**Consigne 1:** Pouvez-vous réécrire le passage de la tribune sur les enfants et les écrans, de « Comme pour le » à « santé de l’enfant. », en remplaçant « le législateur » par « le Parlement » ?
**Consigne 2:** Pourriez-vous prolonger la tribune sur les enfants et les écrans à la suite de sa dernière phrase ?

======== Document source ========

Comme pour le tabac et l’alcool, le législateur doit intervenir pour encadrer l’exposition des enfants aux écrans, estime dans une tribune au « Monde » un collectif de professionnels de la santé de l’enfant.

Dans sa tribune parue dansLe Monde en février, le psychiatre Serge Tisseron suggère que la prévention des abus des écrans reposerait non pas sur la loi, mais plutôt sur le soutien à la parentalité et sur une meilleure politique de la ville. C’est oublier un élément important : les écrans ne sont pas des objets passifs.

Les nouveaux contenus et les algorithmes qui les génèrent agissent sur le comportement des utilisateurs et sont de ce fait plus nocifs que ne l’étaient les programmes de la télé d’antan, contrairement à ce qu’affirmait le rapport de l’Académie des sciences de 2013. Ces techniques d’influence et de récupération des données sont maintenant regroupées dans une nouvelle science, la « captologie », et sont déployées de façon cachée par les « dark patterns », avec un seul objectif : capter l’attention de l’utilisateur et, à son insu, l’exposer à des publicités ciblées.

======== Données fournies ========

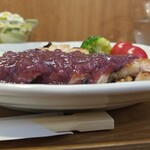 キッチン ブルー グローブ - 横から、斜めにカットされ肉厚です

========
======== Données fournies ========

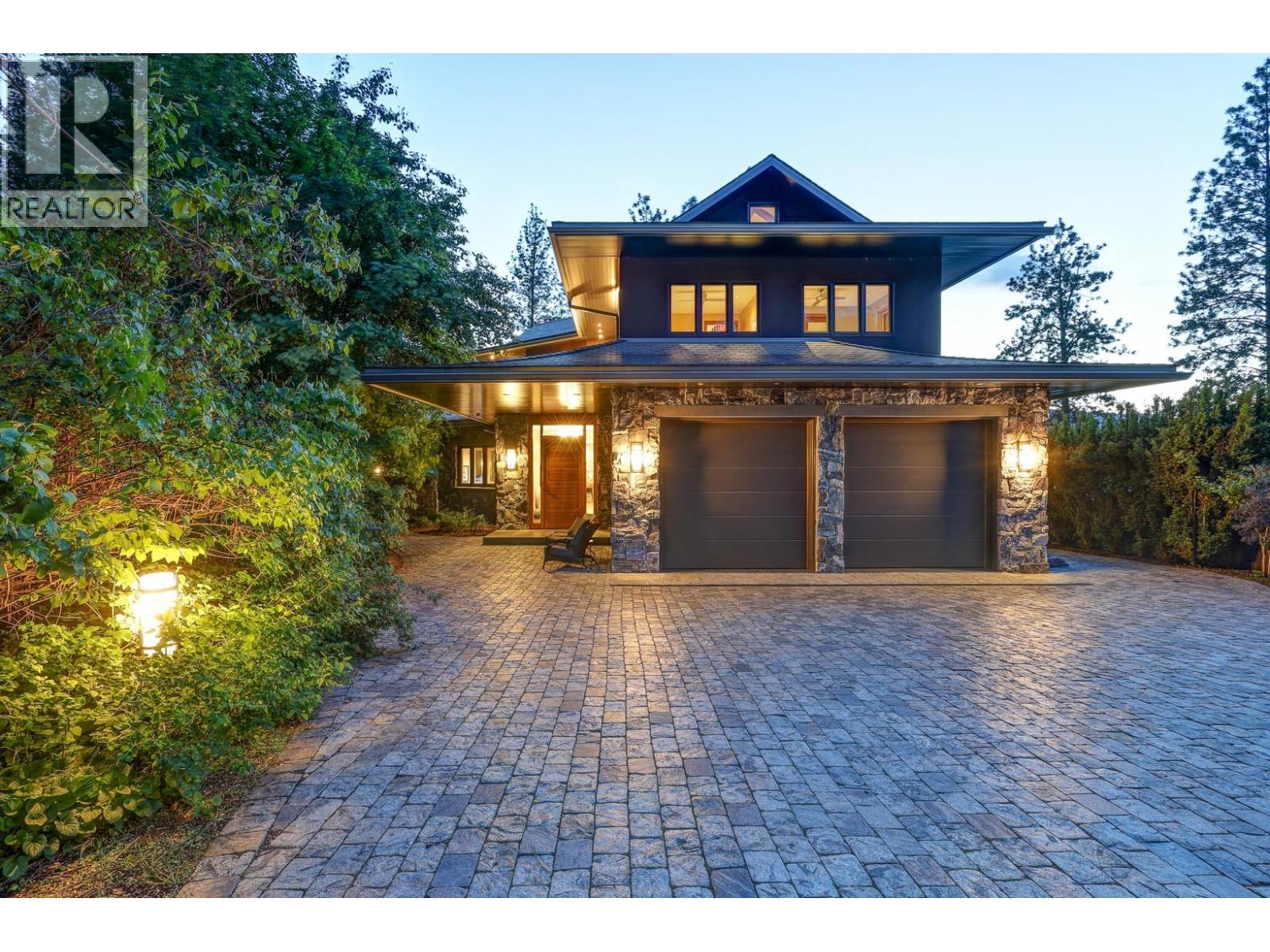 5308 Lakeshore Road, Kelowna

========

**Réponse 1:**
Comme pour le tabac et l’alcool, le Parlement doit intervenir pour encadrer l’exposition des enfants aux écrans, estime dans une tribune au « Monde » un collectif de professionnels de la santé de l’enfant.

**Réponse 2:**
Ces pratiques sont décrites de manière détaillée dans la dernière étude annuelle du Conseil d’Etat, consacrée à la régulation des médias sociaux. Inspirées de celles destinées à rendre les jeux d’argent addictifs, on les retrouve dans la majorité des plates-formes utilisées par les adultes (Facebook ou YouTube) car celles-ci reposent essentiellement sur ce modèle économique de publicité ciblée. En l’absence de régulation, ces procédés n’épargnent pas les plates-formes pour enfants.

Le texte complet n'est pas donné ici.